Gra niestety ma moim zdaniem nieporównywalnie więcej wad niż zalet. Fabuła jest nie dość, że krótka, to potwornie naciągana. Liczba lokacji jest bardzo mała i sprowadza się właściwie do 3 planet: Kamino, Cato Neimoidii i Dagobah, który możemy zresztą zobaczyć tylko w przerywniku filmowym. Zresztą większość problemów tej gry wynika z tego, jak ona jest za krótka. Po pierwsze, nie dostajemy praktycznie żadnych nowych postaci, a te powracające wracają dosłownie na chwilę, przez co nie odgrywają aż tak ważnej roli jak powinny. Interesująca koncepcja wahania się głównego bohatera między jasną a ciemną stroną (zasugerowana w zwiastunie, gdzie słyszymy sprzeczające się głosy Yody i Vadera, udzielające “wskazówek” głównemu bohaterowi) praktycznie w grze nie występuje. Odpowiedź na najważniejsze pytanie gry, czyli czy jesteśmy prawdziwym Starkillerem, czy tylko jego klonem, przez krótkość gry przychodzi zbyt wcześnie.
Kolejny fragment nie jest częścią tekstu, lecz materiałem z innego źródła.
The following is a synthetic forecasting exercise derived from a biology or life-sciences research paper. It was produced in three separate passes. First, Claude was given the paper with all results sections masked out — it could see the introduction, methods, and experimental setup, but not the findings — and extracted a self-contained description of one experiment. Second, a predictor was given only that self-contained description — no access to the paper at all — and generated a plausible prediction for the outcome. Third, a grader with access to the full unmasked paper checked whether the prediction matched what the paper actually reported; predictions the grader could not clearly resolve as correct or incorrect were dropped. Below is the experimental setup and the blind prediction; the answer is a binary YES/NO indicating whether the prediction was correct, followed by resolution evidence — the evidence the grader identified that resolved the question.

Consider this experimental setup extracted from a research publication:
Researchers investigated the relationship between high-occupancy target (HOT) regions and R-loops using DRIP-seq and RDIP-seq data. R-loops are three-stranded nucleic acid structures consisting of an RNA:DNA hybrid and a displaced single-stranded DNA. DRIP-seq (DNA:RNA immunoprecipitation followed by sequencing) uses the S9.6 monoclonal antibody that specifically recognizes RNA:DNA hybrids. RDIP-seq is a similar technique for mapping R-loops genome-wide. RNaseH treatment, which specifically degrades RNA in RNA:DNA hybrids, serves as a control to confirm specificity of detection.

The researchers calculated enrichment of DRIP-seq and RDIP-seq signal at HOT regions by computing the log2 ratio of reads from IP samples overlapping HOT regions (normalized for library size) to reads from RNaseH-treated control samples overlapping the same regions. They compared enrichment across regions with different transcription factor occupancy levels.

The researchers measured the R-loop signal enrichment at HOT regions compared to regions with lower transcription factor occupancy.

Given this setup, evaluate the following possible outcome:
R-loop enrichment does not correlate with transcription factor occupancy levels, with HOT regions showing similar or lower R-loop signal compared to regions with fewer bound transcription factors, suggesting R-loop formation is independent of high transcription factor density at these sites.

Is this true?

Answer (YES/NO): NO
Grafika gry, podobnie jak w poprzedniej części, nie powala, a system walki praktycznie się nie zmienił, chociaż mi zdawał się ciut łatwiejszy.
Co do występów Mandalorian, również jak w poprzedniej części nie ma ich zbyt wielu. Podobnie jak w poprzedniej części, obowiązek reprezentowania w grze Mandalorian bierze na siebie Boba Fett, który w jednym z przerywników filmowych zostaje wysłany przez Vadera w pogoń za Starkillerem. Niestety nie dochodzi między nimi do konfrontacji i Boba porywa tylko ukochaną Starkillera, którą dostarcza Vaderowi. W zakończeniu po jasnej stronie Mocy możemy również zobaczyć Bobę, a dokładnie jego statek Slave I, jak śledzi statek głównego bohatera, kiedy ten odlatuje z pojmanym Vaderem na pokładzie.
Podsumowując, jakoś specjalnie nie polecam, jak ktoś ma więcej pieniędzy niż wydatków, albo trafi na jakąś dobrą okazję, to niech się skusi, ale jak nie, to można sobie śmiało darować tę produkcję.